WHAT THE TASK ASKS – Gather each line of the data below that contains the word "slice", and copy those lines in full.
•••••
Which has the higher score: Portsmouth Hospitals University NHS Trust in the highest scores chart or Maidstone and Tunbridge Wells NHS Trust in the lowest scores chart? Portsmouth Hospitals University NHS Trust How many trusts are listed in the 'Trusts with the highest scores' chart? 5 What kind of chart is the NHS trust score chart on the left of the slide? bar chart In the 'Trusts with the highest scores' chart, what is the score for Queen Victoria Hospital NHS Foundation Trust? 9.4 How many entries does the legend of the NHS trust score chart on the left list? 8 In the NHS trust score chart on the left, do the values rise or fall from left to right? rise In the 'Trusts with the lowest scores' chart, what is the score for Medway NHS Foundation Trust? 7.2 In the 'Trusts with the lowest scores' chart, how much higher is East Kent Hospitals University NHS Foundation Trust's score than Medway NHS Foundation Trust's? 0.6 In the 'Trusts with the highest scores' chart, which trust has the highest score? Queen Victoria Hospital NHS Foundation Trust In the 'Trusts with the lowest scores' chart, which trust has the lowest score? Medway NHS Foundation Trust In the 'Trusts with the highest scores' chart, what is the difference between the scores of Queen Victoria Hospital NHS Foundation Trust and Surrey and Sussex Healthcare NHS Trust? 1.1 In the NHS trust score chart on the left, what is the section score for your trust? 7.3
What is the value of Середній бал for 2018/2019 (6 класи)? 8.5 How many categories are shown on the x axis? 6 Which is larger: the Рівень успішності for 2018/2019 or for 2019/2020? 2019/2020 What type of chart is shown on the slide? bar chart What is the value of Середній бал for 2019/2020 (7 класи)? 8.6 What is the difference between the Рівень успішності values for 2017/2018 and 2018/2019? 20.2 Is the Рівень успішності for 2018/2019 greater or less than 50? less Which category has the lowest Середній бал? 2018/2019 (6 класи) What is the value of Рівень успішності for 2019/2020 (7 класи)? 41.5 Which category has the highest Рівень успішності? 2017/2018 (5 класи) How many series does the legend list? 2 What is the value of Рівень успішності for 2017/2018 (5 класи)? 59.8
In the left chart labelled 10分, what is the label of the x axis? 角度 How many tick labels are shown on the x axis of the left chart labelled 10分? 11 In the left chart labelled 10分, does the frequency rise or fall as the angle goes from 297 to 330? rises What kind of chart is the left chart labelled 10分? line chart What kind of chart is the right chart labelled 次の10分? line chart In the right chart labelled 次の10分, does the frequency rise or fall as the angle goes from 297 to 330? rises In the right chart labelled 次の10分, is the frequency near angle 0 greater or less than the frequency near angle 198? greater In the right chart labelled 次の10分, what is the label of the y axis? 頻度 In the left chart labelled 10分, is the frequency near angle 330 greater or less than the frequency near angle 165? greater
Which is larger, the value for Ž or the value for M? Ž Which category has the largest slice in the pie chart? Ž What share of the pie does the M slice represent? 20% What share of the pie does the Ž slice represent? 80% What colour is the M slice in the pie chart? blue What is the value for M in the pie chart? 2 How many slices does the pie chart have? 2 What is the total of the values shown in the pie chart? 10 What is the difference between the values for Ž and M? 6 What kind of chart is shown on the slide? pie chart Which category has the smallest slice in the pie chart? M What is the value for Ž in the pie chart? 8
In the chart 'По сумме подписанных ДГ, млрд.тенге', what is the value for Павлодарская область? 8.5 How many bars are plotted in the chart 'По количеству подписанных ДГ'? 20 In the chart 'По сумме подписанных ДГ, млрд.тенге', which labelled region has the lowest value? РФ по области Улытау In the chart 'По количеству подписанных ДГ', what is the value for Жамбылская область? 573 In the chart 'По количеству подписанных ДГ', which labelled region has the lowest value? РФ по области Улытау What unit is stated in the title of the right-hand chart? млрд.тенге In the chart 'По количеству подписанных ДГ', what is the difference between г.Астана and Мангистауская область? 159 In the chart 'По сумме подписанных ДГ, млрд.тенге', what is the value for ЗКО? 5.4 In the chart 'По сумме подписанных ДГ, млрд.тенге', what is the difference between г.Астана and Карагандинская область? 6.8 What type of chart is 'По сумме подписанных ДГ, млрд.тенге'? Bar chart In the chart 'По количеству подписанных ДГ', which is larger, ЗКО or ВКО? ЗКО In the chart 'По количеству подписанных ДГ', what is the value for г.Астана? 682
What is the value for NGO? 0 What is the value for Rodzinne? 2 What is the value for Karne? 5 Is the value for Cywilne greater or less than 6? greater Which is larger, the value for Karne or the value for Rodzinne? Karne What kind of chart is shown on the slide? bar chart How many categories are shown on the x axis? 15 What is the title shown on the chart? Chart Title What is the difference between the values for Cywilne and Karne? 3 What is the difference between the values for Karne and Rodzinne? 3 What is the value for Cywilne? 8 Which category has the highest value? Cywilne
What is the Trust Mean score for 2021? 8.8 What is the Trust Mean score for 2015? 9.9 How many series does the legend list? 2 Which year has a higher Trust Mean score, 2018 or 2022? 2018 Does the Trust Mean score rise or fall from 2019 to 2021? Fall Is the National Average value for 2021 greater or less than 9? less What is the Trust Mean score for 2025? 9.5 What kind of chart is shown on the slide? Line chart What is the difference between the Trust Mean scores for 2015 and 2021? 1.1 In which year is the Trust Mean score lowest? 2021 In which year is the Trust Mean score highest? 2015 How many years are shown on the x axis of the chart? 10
•••••
RESPONSE AREA –
Which is larger, the value for Ž or the value for M? Ž Which category has the largest slice in the pie chart? Ž What share of the pie does the M slice represent? 20% What share of the pie does the Ž slice represent? 80% What colour is the M slice in the pie chart? blue What is the value for M in the pie chart? 2 How many slices does the pie chart have? 2 What is the total of the values shown in the pie chart? 10 What is the difference between the values for Ž and M? 6 What kind of chart is shown on the slide? pie chart Which category has the smallest slice in the pie chart? M What is the value for Ž in the pie chart? 8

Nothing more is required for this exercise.